CAMBIO DE NOMBRE Y APELLIDOS
El nombre y apellidos son, en principio, inmutables y no pueden modificarse, ya que si no fuera así se dificultaría enormemente la identificación de la persona. Sin embargo, este principio general de inmutabilidad del nombre y apellidos presenta excepciones recogidas en la legislación registral.

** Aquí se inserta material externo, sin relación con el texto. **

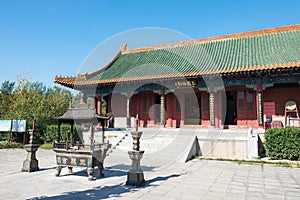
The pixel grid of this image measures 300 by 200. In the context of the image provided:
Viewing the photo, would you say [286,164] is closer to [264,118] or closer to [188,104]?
[264,118]

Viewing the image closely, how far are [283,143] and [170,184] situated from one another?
17.8 feet

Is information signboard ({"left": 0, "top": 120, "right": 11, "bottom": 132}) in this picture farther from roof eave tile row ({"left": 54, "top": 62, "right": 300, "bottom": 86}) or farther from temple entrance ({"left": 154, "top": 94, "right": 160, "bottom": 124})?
temple entrance ({"left": 154, "top": 94, "right": 160, "bottom": 124})

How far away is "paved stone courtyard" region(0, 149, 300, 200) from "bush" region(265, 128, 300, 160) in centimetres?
129

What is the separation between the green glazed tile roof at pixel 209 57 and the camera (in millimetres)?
11476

Los cambios pueden obedecer a alteraciones en los apellidos de los progenitores, al cambio en el estado de filiación, a la voluntad declarada del interesado sola o con la preceptiva autorización administrativa según proceda.

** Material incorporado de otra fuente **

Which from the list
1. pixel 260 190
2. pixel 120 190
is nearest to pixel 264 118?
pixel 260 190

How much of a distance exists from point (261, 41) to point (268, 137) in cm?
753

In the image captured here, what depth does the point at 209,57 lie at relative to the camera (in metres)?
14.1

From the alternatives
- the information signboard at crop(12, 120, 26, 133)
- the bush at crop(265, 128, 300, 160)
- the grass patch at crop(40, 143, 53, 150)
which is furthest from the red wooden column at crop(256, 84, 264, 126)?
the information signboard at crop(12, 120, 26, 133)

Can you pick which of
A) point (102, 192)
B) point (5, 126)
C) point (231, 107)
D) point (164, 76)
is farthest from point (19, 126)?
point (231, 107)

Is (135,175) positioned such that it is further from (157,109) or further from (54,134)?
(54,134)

Las modificaciones que se produzcan por alteraciones en los apellidos de los progenitores o al cambio en el estado de filiación encuentran su fundamento en el principio general que informa la materia, la filiación atribuye los apellidos.
Por otro lado, desde el momento en que se produce un cambio en la filiación de un individuo, bien por determinarse su filiación desconocida o distinta de la que constaba o bien como consecuencia de la adopción, tiene lugar de forma automática el cambio en los apellidos del interesado.
Pueden darse también cambios en los apellidos por la simple declaración de voluntad del interesado, estos supuestos son: la inversión en el orden de los apellidos; la acomodación de los apellidos de los mayores de edad al cambio producido en los apellidos de sus ascendientes; la anteposición de la partícula “de” a los apellidos que sean un nombre propio; la regularización ortográfica de los apellidos que no se adecuen a la lengua española correspondiente prevista en el artículo 55 LRC.
Por último destacar, que la declaración ha de efectuarse ante el Encargado del RC y sólo producirá efectos una vez se haya inscrito el cambio.